I saw a scene from either a series or a movie on Facebook and I want to know what it was called. I remember these little girls playing a game with some virtual reality helmets. They play a game that is spooky but when the parents come in they switch to a kids game with animals in it. I remember the parents try to lock the game but the girls can still play it. I think the game eventually comes to life or something I only saw it once in the Facebook videos so can anyone help me?

Answer: Sounds like the TV show "Evil", s01e04, "Rose390." The main character has 4 daughters and the grandmother buys them the VR headset and they lie about a horror game they were playing.


I saw a movie that partially involved a doctor having performed an abortion on a teenager/young woman. She had been raped by her father/stepfather. Her mother was dead or had left home. I think her hair was blonde. The story seemed to take place in the '60s or earlier. The movie could have been made in the '80s or earlier.

Answer: This sounds like the 1957 film, "Peyton Place" starring Lana Turner. Hope Lange played Selena Cross, the girl raped by her step-father, who then suffered a miscarriage. Her mother committed suicide, and Selena was secretly treated by the town doctor to protect her from scandal. It was based on the best-selling Grace Metallious novel, and later spawned the 1960s TV show.

raywest Premium member

That is the movie. Thank you.

Looking for a game I think might have been for PS1 or PS2. A guy is sitting in his office when he hears two gunshots. When he runs outside, he sees his wife and daughter have been murdered. A woman sees him standing over their bodies and starts screaming. The guy hijacks a car and drives after the car he saw leaving the area. Don't know anything that was said because the language had been switched from English to some other language.
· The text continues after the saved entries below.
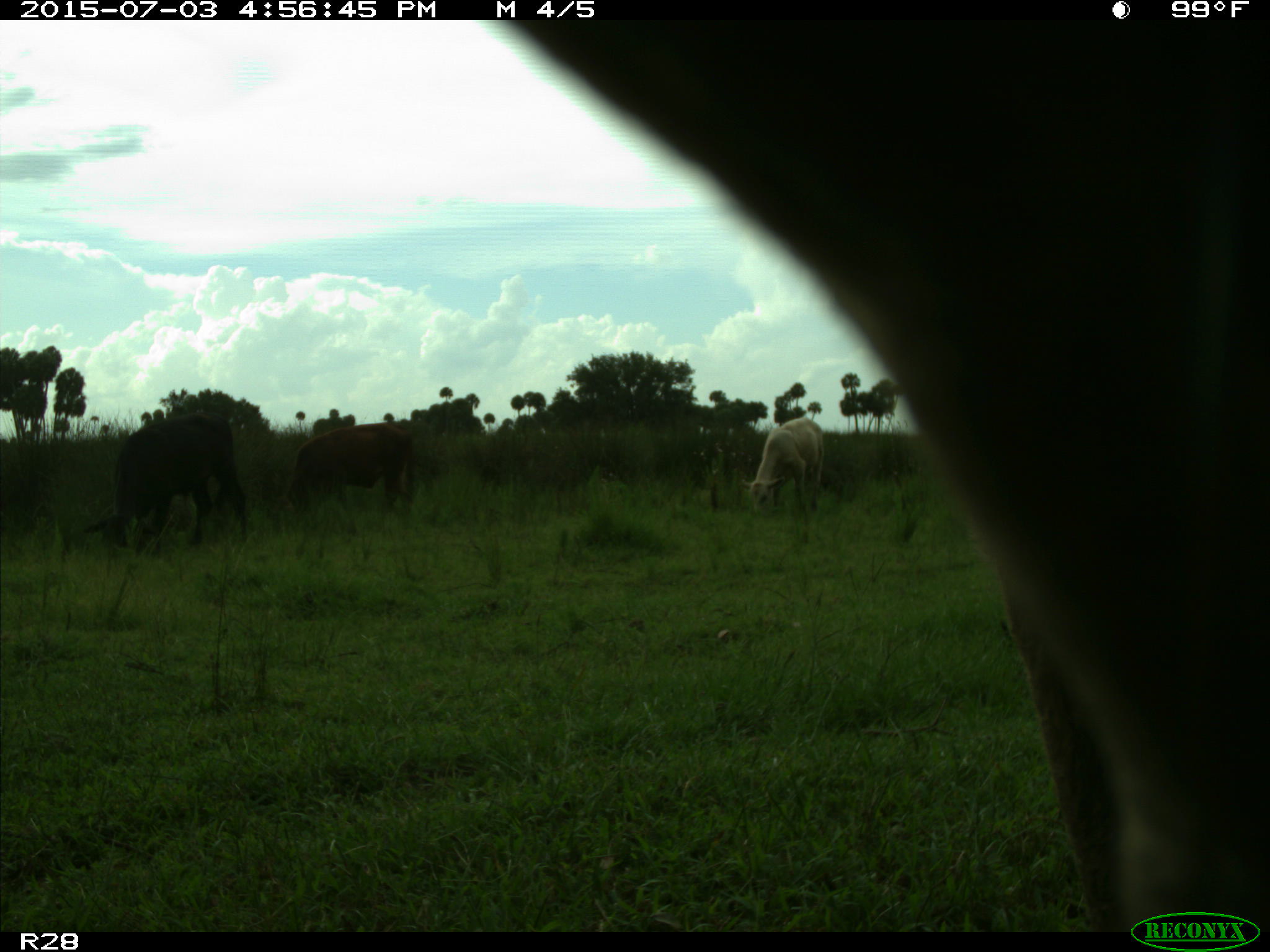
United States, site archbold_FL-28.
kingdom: Animalia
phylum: Chordata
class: Mammalia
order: Artiodactyla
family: Bovidae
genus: Bos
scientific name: Bos taurus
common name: domestic cow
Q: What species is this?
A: Bos taurus (domestic cow).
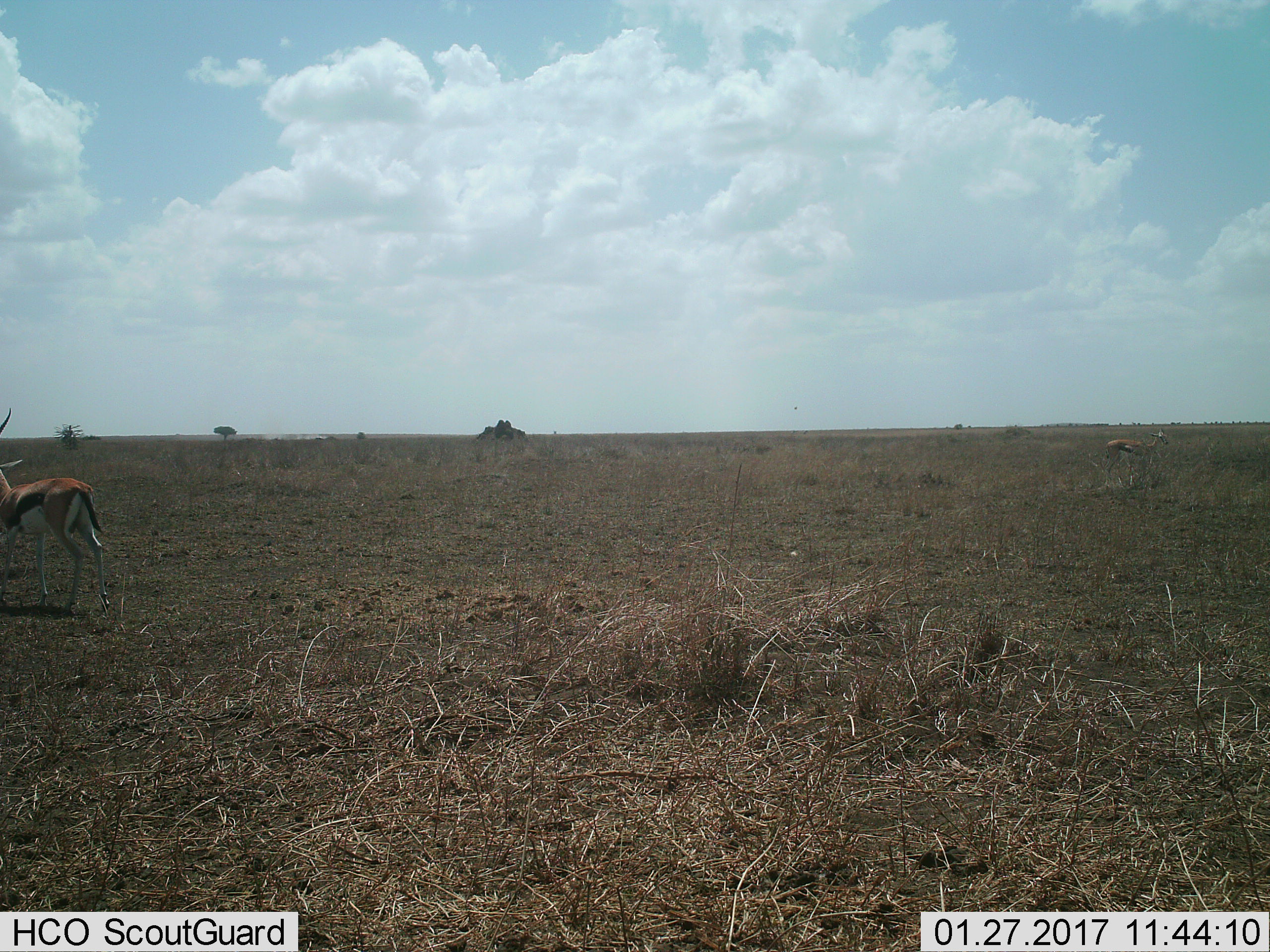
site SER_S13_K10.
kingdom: Animalia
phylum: Chordata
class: Mammalia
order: Artiodactyla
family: Bovidae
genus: Eudorcas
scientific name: Eudorcas thomsonii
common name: thomson's gazelle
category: gazellethomsons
Gazellethomsons (thomson's gazelle) (Eudorcas thomsonii), count 2. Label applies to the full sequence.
Answer: This sounds like the PS2 game The Getaway (set in London), with a few differences: Mark Hammond is lying in bed when his wife is shot and his son is abducted by the Bethnal Green mob. A woman walks round the corner and sees him standing over his dying wife and start screaming. He hijacks a car and pursues the criminals who kidnapped his son.

Sierra1 Premium member

That's the game. Thanks.

Saw a movie from sometime in the 90's. A woman and an Asian man are travelling down a road apparently lost. The Asian doesn't speak English at all so the woman can't understand him. He makes sexist remarks towards her and even places a fifty dollar bill in between her bikini which she assumes is his way of offering some help but, in truth he's actually giving it to her in exchange for sexual favors.

Answer: There is an Australian (2003) movie "Japanese Story." It has the plot you described but I'm uncertain of the money for sex scene.

No. It's not this movie.

I am looking for an older movie with the plot of a high profile guy gets betrayed into thinking his loyal wife is having an affair with his best friend, and he kills them only to find out later that it wasn't true.

Answer: If memory serves, that's a subplot from the 2004 "Punisher" movie. Frank Castle plants false evidence that his enemy Howard Saint's wife is having an affair with his best friend. Howard kills both of them in a jealous rage, only for Frank to later reveal that he fabricated the affair.


Answer: Sounds like a Tales From The Crypt episode.


Can anyone tell me the name of a TV series from the UK, it was screened in the late 90s and used as educational material. It followed a family living in Victorian England and if I remember correctly it featured the death of the youngest sibling called Anne.

Answer: Channel 4 schools programmes were aired between 0925 and 1200 on weekdays if I remember correctly, but they were cancelled in the early 90s. There was a show called How We Used to Live which was predominantly based on Victorian life, but I am not sure about the specific plot you refer to.

Is there an archive of any information about location photography from specific movies? 1937's Captains Courageous contains scenes of large fishing schooners speeding downwind, heeled over so far that the edges of their decks are under water. Impossible to simulate. James Stewart's The Spirit of St. Louis has nearly five minutes of period aerial photography of the actual city of St. John's, Newfoundland, Lindbergh's last contact with North America as he headed east. It's a rare visual record.